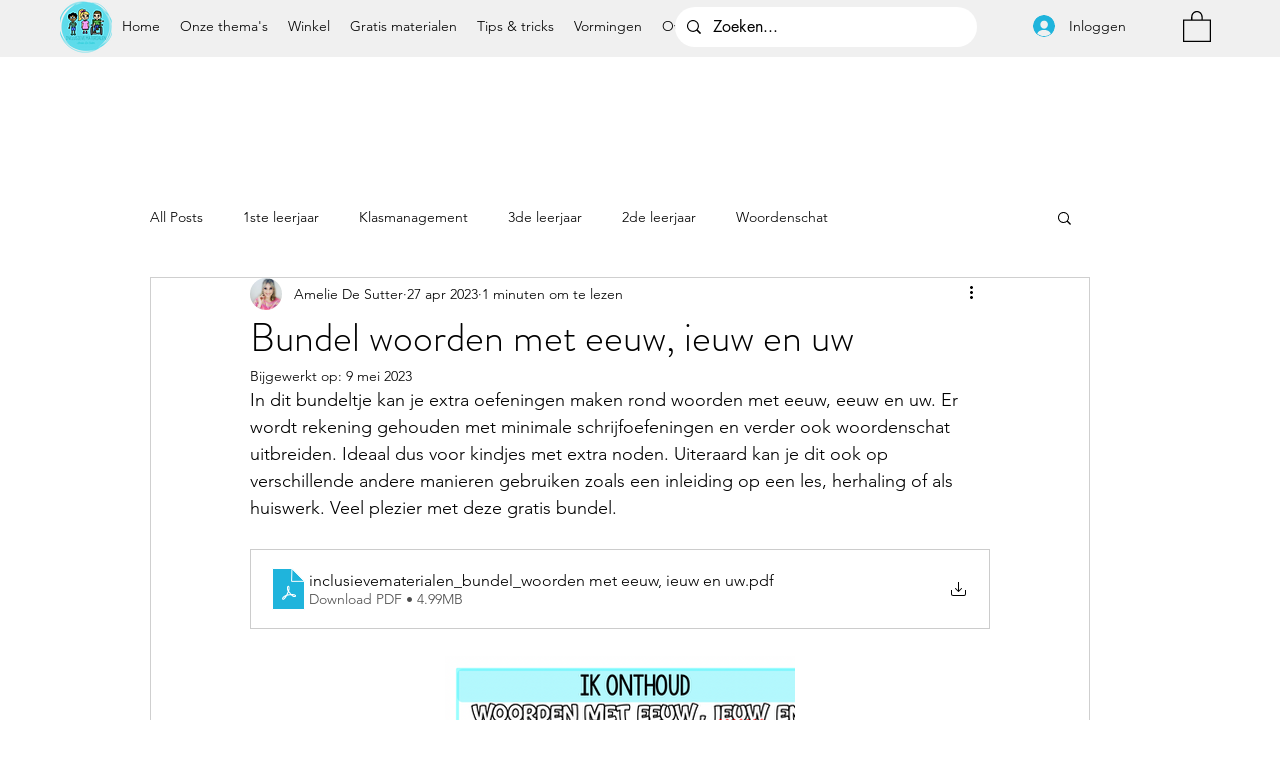

--- FILE ---
content_type: text/css; charset=utf-8
request_url: https://www.inclusievematerialen.be/_serverless/pro-gallery-css-v4-server/layoutCss?ver=2&id=2tgjd-not-scoped&items=3700_900_1282%7C3437_884_1266%7C3387_894_1292%7C3568_886_1268%7C3621_896_1280&container=656.34375_350_553.5_720&options=gallerySizeType:px%7CenableInfiniteScroll:true%7CtitlePlacement:SHOW_ON_HOVER%7CarrowsSize:23%7CimageMargin:5%7CgalleryLayout:4%7CisVertical:false%7CgallerySizePx:300%7CcubeRatio:1.77%7CcubeType:fit%7CgalleryThumbnailsAlignment:none
body_size: -72
content:
#pro-gallery-2tgjd-not-scoped .pro-gallery-parent-container{ width: 350px !important; height: 554px !important; } #pro-gallery-2tgjd-not-scoped [data-hook="item-container"][data-idx="0"].gallery-item-container{opacity: 1 !important;display: block !important;transition: opacity .2s ease !important;top: 0px !important;left: 0px !important;right: auto !important;height: 554px !important;width: 389px !important;} #pro-gallery-2tgjd-not-scoped [data-hook="item-container"][data-idx="0"] .gallery-item-common-info-outer{height: 100% !important;} #pro-gallery-2tgjd-not-scoped [data-hook="item-container"][data-idx="0"] .gallery-item-common-info{height: 100% !important;width: 100% !important;} #pro-gallery-2tgjd-not-scoped [data-hook="item-container"][data-idx="0"] .gallery-item-wrapper{width: 389px !important;height: 554px !important;margin: 0 !important;} #pro-gallery-2tgjd-not-scoped [data-hook="item-container"][data-idx="0"] .gallery-item-content{width: 389px !important;height: 554px !important;margin: 0px 0px !important;opacity: 1 !important;} #pro-gallery-2tgjd-not-scoped [data-hook="item-container"][data-idx="0"] .gallery-item-hover{width: 389px !important;height: 554px !important;opacity: 1 !important;} #pro-gallery-2tgjd-not-scoped [data-hook="item-container"][data-idx="0"] .item-hover-flex-container{width: 389px !important;height: 554px !important;margin: 0px 0px !important;opacity: 1 !important;} #pro-gallery-2tgjd-not-scoped [data-hook="item-container"][data-idx="0"] .gallery-item-wrapper img{width: 100% !important;height: 100% !important;opacity: 1 !important;} #pro-gallery-2tgjd-not-scoped [data-hook="item-container"][data-idx="1"].gallery-item-container{opacity: 1 !important;display: block !important;transition: opacity .2s ease !important;top: 0px !important;left: 394px !important;right: auto !important;height: 554px !important;width: 386px !important;} #pro-gallery-2tgjd-not-scoped [data-hook="item-container"][data-idx="1"] .gallery-item-common-info-outer{height: 100% !important;} #pro-gallery-2tgjd-not-scoped [data-hook="item-container"][data-idx="1"] .gallery-item-common-info{height: 100% !important;width: 100% !important;} #pro-gallery-2tgjd-not-scoped [data-hook="item-container"][data-idx="1"] .gallery-item-wrapper{width: 386px !important;height: 554px !important;margin: 0 !important;} #pro-gallery-2tgjd-not-scoped [data-hook="item-container"][data-idx="1"] .gallery-item-content{width: 386px !important;height: 554px !important;margin: 0px 0px !important;opacity: 1 !important;} #pro-gallery-2tgjd-not-scoped [data-hook="item-container"][data-idx="1"] .gallery-item-hover{width: 386px !important;height: 554px !important;opacity: 1 !important;} #pro-gallery-2tgjd-not-scoped [data-hook="item-container"][data-idx="1"] .item-hover-flex-container{width: 386px !important;height: 554px !important;margin: 0px 0px !important;opacity: 1 !important;} #pro-gallery-2tgjd-not-scoped [data-hook="item-container"][data-idx="1"] .gallery-item-wrapper img{width: 100% !important;height: 100% !important;opacity: 1 !important;} #pro-gallery-2tgjd-not-scoped [data-hook="item-container"][data-idx="2"].gallery-item-container{opacity: 1 !important;display: block !important;transition: opacity .2s ease !important;top: 0px !important;left: 785px !important;right: auto !important;height: 554px !important;width: 383px !important;} #pro-gallery-2tgjd-not-scoped [data-hook="item-container"][data-idx="2"] .gallery-item-common-info-outer{height: 100% !important;} #pro-gallery-2tgjd-not-scoped [data-hook="item-container"][data-idx="2"] .gallery-item-common-info{height: 100% !important;width: 100% !important;} #pro-gallery-2tgjd-not-scoped [data-hook="item-container"][data-idx="2"] .gallery-item-wrapper{width: 383px !important;height: 554px !important;margin: 0 !important;} #pro-gallery-2tgjd-not-scoped [data-hook="item-container"][data-idx="2"] .gallery-item-content{width: 383px !important;height: 554px !important;margin: 0px 0px !important;opacity: 1 !important;} #pro-gallery-2tgjd-not-scoped [data-hook="item-container"][data-idx="2"] .gallery-item-hover{width: 383px !important;height: 554px !important;opacity: 1 !important;} #pro-gallery-2tgjd-not-scoped [data-hook="item-container"][data-idx="2"] .item-hover-flex-container{width: 383px !important;height: 554px !important;margin: 0px 0px !important;opacity: 1 !important;} #pro-gallery-2tgjd-not-scoped [data-hook="item-container"][data-idx="2"] .gallery-item-wrapper img{width: 100% !important;height: 100% !important;opacity: 1 !important;} #pro-gallery-2tgjd-not-scoped [data-hook="item-container"][data-idx="3"]{display: none !important;} #pro-gallery-2tgjd-not-scoped [data-hook="item-container"][data-idx="4"]{display: none !important;} #pro-gallery-2tgjd-not-scoped .pro-gallery-prerender{height:554px !important;}#pro-gallery-2tgjd-not-scoped {height:554px !important; width:350px !important;}#pro-gallery-2tgjd-not-scoped .pro-gallery-margin-container {height:554px !important;}#pro-gallery-2tgjd-not-scoped .one-row:not(.thumbnails-gallery) {height:556px !important; width:355px !important;}#pro-gallery-2tgjd-not-scoped .one-row:not(.thumbnails-gallery) .gallery-horizontal-scroll {height:556px !important;}#pro-gallery-2tgjd-not-scoped .pro-gallery-parent-container:not(.gallery-slideshow) [data-hook=group-view] .item-link-wrapper::before {height:556px !important; width:355px !important;}#pro-gallery-2tgjd-not-scoped .pro-gallery-parent-container {height:554px !important; width:350px !important;}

Work required: Copy out every line of the data exactly, leaving the images behind.

Worked solution:
--- FILE ---
content_type: text/css; charset=utf-8
request_url: https://www.inclusievematerialen.be/_serverless/pro-gallery-css-v4-server/layoutCss?ver=2&id=2tgjd-not-scoped&items=3700_900_1282%7C3437_884_1266%7C3387_894_1292%7C3568_886_1268%7C3621_896_1280&container=656.34375_350_553.5_720&options=gallerySizeType:px%7CenableInfiniteScroll:true%7CtitlePlacement:SHOW_ON_HOVER%7CarrowsSize:23%7CimageMargin:5%7CgalleryLayout:4%7CisVertical:false%7CgallerySizePx:300%7CcubeRatio:1.77%7CcubeType:fit%7CgalleryThumbnailsAlignment:none
body_size: -72
content:
#pro-gallery-2tgjd-not-scoped .pro-gallery-parent-container{ width: 350px !important; height: 554px !important; } #pro-gallery-2tgjd-not-scoped [data-hook="item-container"][data-idx="0"].gallery-item-container{opacity: 1 !important;display: block !important;transition: opacity .2s ease !important;top: 0px !important;left: 0px !important;right: auto !important;height: 554px !important;width: 389px !important;} #pro-gallery-2tgjd-not-scoped [data-hook="item-container"][data-idx="0"] .gallery-item-common-info-outer{height: 100% !important;} #pro-gallery-2tgjd-not-scoped [data-hook="item-container"][data-idx="0"] .gallery-item-common-info{height: 100% !important;width: 100% !important;} #pro-gallery-2tgjd-not-scoped [data-hook="item-container"][data-idx="0"] .gallery-item-wrapper{width: 389px !important;height: 554px !important;margin: 0 !important;} #pro-gallery-2tgjd-not-scoped [data-hook="item-container"][data-idx="0"] .gallery-item-content{width: 389px !important;height: 554px !important;margin: 0px 0px !important;opacity: 1 !important;} #pro-gallery-2tgjd-not-scoped [data-hook="item-container"][data-idx="0"] .gallery-item-hover{width: 389px !important;height: 554px !important;opacity: 1 !important;} #pro-gallery-2tgjd-not-scoped [data-hook="item-container"][data-idx="0"] .item-hover-flex-container{width: 389px !important;height: 554px !important;margin: 0px 0px !important;opacity: 1 !important;} #pro-gallery-2tgjd-not-scoped [data-hook="item-container"][data-idx="0"] .gallery-item-wrapper img{width: 100% !important;height: 100% !important;opacity: 1 !important;} #pro-gallery-2tgjd-not-scoped [data-hook="item-container"][data-idx="1"].gallery-item-container{opacity: 1 !important;display: block !important;transition: opacity .2s ease !important;top: 0px !important;left: 394px !important;right: auto !important;height: 554px !important;width: 386px !important;} #pro-gallery-2tgjd-not-scoped [data-hook="item-container"][data-idx="1"] .gallery-item-common-info-outer{height: 100% !important;} #pro-gallery-2tgjd-not-scoped [data-hook="item-container"][data-idx="1"] .gallery-item-common-info{height: 100% !important;width: 100% !important;} #pro-gallery-2tgjd-not-scoped [data-hook="item-container"][data-idx="1"] .gallery-item-wrapper{width: 386px !important;height: 554px !important;margin: 0 !important;} #pro-gallery-2tgjd-not-scoped [data-hook="item-container"][data-idx="1"] .gallery-item-content{width: 386px !important;height: 554px !important;margin: 0px 0px !important;opacity: 1 !important;} #pro-gallery-2tgjd-not-scoped [data-hook="item-container"][data-idx="1"] .gallery-item-hover{width: 386px !important;height: 554px !important;opacity: 1 !important;} #pro-gallery-2tgjd-not-scoped [data-hook="item-container"][data-idx="1"] .item-hover-flex-container{width: 386px !important;height: 554px !important;margin: 0px 0px !important;opacity: 1 !important;} #pro-gallery-2tgjd-not-scoped [data-hook="item-container"][data-idx="1"] .gallery-item-wrapper img{width: 100% !important;height: 100% !important;opacity: 1 !important;} #pro-gallery-2tgjd-not-scoped [data-hook="item-container"][data-idx="2"].gallery-item-container{opacity: 1 !important;display: block !important;transition: opacity .2s ease !important;top: 0px !important;left: 785px !important;right: auto !important;height: 554px !important;width: 383px !important;} #pro-gallery-2tgjd-not-scoped [data-hook="item-container"][data-idx="2"] .gallery-item-common-info-outer{height: 100% !important;} #pro-gallery-2tgjd-not-scoped [data-hook="item-container"][data-idx="2"] .gallery-item-common-info{height: 100% !important;width: 100% !important;} #pro-gallery-2tgjd-not-scoped [data-hook="item-container"][data-idx="2"] .gallery-item-wrapper{width: 383px !important;height: 554px !important;margin: 0 !important;} #pro-gallery-2tgjd-not-scoped [data-hook="item-container"][data-idx="2"] .gallery-item-content{width: 383px !important;height: 554px !important;margin: 0px 0px !important;opacity: 1 !important;} #pro-gallery-2tgjd-not-scoped [data-hook="item-container"][data-idx="2"] .gallery-item-hover{width: 383px !important;height: 554px !important;opacity: 1 !important;} #pro-gallery-2tgjd-not-scoped [data-hook="item-container"][data-idx="2"] .item-hover-flex-container{width: 383px !important;height: 554px !important;margin: 0px 0px !important;opacity: 1 !important;} #pro-gallery-2tgjd-not-scoped [data-hook="item-container"][data-idx="2"] .gallery-item-wrapper img{width: 100% !important;height: 100% !important;opacity: 1 !important;} #pro-gallery-2tgjd-not-scoped [data-hook="item-container"][data-idx="3"]{display: none !important;} #pro-gallery-2tgjd-not-scoped [data-hook="item-container"][data-idx="4"]{display: none !important;} #pro-gallery-2tgjd-not-scoped .pro-gallery-prerender{height:554px !important;}#pro-gallery-2tgjd-not-scoped {height:554px !important; width:350px !important;}#pro-gallery-2tgjd-not-scoped .pro-gallery-margin-container {height:554px !important;}#pro-gallery-2tgjd-not-scoped .one-row:not(.thumbnails-gallery) {height:556px !important; width:355px !important;}#pro-gallery-2tgjd-not-scoped .one-row:not(.thumbnails-gallery) .gallery-horizontal-scroll {height:556px !important;}#pro-gallery-2tgjd-not-scoped .pro-gallery-parent-container:not(.gallery-slideshow) [data-hook=group-view] .item-link-wrapper::before {height:556px !important; width:355px !important;}#pro-gallery-2tgjd-not-scoped .pro-gallery-parent-container {height:554px !important; width:350px !important;}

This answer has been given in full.